A breve e assombrosa vida de Oscar Wao

As férias ou mais concretamente a ausência de rede móvel tem destas coisas. Durante uns dias deixamos de consumir bytes, bitaites e soundbytes para nos dedicarmos a coisas um bocadinho mais estruturadas, os livros. E às tantas damos por nós a pensar que se o espírito efectivamente se alimenta, é disto.

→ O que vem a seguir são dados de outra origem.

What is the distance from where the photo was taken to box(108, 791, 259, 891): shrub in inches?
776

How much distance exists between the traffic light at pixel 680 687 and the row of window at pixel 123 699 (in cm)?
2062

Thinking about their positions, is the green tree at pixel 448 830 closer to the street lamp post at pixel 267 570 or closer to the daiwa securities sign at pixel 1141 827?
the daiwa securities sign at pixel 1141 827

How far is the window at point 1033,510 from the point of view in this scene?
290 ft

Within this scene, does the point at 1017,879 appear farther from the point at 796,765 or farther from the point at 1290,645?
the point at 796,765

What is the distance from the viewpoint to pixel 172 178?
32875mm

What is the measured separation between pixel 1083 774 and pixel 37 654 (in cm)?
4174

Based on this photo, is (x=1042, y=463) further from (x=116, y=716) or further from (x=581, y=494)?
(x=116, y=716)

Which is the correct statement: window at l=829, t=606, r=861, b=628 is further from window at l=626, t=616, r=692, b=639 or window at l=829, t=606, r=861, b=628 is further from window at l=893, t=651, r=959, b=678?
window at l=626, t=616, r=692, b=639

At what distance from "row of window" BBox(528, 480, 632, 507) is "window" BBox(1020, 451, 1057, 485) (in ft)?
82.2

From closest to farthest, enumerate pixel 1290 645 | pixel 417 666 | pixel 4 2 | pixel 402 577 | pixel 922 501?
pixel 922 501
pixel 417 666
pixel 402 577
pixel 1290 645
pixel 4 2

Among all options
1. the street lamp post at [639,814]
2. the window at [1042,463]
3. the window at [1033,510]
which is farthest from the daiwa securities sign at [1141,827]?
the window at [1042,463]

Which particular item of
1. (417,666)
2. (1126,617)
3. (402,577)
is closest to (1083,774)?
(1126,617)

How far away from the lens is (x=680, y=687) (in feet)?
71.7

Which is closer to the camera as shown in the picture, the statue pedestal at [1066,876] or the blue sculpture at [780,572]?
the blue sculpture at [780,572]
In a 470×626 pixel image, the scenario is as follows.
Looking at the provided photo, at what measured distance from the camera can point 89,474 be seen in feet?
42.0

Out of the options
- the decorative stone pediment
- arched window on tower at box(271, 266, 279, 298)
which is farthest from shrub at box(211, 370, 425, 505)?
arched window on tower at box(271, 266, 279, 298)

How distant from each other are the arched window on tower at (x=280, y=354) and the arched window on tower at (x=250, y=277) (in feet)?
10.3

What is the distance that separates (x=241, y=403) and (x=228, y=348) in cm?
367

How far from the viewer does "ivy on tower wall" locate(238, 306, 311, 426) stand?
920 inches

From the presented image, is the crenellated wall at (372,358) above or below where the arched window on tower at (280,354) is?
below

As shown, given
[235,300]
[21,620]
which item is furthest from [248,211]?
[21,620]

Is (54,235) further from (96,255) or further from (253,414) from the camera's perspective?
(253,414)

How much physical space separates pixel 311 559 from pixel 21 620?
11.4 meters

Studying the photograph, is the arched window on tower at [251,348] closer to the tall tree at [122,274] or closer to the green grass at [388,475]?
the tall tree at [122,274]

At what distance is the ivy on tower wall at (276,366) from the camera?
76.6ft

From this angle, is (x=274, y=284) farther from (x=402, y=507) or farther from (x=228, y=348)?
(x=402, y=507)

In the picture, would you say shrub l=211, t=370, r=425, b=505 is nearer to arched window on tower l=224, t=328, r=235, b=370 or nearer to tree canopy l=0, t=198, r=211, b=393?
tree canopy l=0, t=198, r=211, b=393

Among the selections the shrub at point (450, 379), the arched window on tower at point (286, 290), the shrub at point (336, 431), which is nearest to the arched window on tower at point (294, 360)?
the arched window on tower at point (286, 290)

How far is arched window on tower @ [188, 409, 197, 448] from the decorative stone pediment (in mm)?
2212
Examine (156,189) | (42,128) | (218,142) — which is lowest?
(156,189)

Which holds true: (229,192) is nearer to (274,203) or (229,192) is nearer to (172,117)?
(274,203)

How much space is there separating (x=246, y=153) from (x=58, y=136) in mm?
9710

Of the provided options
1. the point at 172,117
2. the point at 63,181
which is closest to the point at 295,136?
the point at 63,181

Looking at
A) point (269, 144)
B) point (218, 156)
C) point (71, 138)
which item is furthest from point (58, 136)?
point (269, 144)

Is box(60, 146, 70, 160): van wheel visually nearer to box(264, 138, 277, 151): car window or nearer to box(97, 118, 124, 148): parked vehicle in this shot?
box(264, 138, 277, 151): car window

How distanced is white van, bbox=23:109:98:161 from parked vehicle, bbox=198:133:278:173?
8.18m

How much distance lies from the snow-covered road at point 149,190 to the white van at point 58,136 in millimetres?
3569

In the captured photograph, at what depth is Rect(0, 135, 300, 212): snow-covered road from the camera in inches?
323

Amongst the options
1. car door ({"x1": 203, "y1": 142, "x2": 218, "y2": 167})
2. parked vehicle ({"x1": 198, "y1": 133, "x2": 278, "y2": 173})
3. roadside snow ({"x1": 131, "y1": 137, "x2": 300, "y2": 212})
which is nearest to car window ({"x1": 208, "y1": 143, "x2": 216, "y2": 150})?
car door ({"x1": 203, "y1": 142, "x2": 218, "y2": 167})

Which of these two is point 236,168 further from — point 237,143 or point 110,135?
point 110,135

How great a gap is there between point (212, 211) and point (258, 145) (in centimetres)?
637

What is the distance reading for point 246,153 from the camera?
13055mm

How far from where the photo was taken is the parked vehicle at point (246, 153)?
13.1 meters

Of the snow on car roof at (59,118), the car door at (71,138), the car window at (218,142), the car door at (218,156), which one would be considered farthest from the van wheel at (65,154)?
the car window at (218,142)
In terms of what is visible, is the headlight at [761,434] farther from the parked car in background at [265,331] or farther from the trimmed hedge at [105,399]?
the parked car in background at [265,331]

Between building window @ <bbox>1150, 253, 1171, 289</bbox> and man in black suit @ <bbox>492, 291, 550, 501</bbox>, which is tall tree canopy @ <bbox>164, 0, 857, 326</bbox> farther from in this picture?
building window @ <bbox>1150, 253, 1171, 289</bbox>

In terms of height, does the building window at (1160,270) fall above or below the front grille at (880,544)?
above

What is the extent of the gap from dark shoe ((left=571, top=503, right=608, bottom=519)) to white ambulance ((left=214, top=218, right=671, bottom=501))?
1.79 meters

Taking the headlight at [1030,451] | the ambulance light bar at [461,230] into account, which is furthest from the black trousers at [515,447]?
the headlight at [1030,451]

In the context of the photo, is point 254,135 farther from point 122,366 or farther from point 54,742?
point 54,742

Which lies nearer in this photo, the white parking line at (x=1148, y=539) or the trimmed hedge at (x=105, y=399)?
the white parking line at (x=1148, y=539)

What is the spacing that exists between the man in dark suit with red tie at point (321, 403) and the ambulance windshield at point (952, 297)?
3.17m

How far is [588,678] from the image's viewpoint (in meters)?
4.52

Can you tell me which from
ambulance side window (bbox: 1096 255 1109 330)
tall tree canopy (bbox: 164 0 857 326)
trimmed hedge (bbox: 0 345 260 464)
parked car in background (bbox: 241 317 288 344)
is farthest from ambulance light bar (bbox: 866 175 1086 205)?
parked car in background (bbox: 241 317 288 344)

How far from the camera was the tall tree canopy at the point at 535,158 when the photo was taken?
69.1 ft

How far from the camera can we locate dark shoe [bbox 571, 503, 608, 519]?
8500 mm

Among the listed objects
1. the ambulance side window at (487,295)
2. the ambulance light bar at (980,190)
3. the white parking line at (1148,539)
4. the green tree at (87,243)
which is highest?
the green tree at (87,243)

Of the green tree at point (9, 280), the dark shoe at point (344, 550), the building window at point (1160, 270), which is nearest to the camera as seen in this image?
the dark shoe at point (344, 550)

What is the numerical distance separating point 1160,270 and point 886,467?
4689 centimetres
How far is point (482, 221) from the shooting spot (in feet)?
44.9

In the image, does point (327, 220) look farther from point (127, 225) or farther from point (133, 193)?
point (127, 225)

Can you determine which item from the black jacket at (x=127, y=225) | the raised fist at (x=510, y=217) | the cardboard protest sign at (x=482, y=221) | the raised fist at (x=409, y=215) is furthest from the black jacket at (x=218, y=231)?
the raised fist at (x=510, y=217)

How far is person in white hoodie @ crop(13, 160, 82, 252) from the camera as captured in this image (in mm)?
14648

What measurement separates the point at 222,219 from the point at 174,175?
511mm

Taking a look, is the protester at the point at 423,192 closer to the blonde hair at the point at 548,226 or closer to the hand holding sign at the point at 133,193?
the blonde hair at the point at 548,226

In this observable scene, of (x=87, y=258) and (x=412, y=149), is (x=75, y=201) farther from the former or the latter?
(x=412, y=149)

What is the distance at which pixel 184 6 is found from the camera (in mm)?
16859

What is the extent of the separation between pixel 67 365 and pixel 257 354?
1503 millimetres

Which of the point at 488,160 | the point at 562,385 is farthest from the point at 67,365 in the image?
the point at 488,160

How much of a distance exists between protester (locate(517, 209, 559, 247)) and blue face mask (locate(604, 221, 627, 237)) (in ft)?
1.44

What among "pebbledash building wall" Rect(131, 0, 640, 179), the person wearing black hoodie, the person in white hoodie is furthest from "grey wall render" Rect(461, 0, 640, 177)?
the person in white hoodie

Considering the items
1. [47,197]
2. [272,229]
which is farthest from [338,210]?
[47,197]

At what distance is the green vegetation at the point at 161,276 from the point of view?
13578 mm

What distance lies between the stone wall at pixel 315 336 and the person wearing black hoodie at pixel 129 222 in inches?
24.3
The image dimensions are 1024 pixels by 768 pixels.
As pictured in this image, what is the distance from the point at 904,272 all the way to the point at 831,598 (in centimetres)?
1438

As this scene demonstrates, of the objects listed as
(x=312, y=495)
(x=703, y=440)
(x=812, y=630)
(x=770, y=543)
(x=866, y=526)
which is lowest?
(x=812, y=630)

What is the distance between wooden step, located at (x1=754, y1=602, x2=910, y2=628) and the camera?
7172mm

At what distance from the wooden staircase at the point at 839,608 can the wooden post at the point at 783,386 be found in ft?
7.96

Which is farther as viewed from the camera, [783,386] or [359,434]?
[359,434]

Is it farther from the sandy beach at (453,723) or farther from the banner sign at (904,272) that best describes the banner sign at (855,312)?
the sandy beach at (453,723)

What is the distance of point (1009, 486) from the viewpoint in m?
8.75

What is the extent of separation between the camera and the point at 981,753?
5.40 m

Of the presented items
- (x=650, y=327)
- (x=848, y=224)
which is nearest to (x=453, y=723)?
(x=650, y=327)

Este livro é um tanto ou quanto estranho. Em dois aspectos. Primeiro no sentido em que encerra uma panóplia de referências a um mundo, o de hoje, que se traduz desconhecido para muitos.  Eu não sou propriamente distraído e tive uma certa dificuldade em “acompanhar” as referências aos personagens, actos e citações de  “Dungeons & Dragons“, “Star Wars”  , “Fantastic Four“, etc. Estas não são bojardas gratuitas do autor, são bojardas que reforçam ideias ou sentimentos.  À falta de melhor, ficamos a saber que também este tipo de lixo plástico pode ser recuperado ou reciclado com mestria para elaborar uma boa obra. E que Lord Vader é um personagem politicamente referenciável. Segundo, de Oscar Wao não se fala muito de facto. Há uma maior preocupação em descrever o seu FUKU familiar. A sua tragédia intergeracional, de que Oscar finalmente não escapa. E assim, não posso deixar de estabelecer um paralelismo com “Meio-Irmão”. Também aqui são 4 gerações, também aqui há uma tragicomédia que se aceita como pré-estabelecida, também este livro demorou mais de 10 anos a escrever. Mas percebo que “Meio-Irmão” tenha demorado 10 anos… Aqui, a escrita alterna a velocidade e a genialidade. Há capítulos que se percebem escritos com sofreguidão.  E assim são lidos. Outros nem tanto.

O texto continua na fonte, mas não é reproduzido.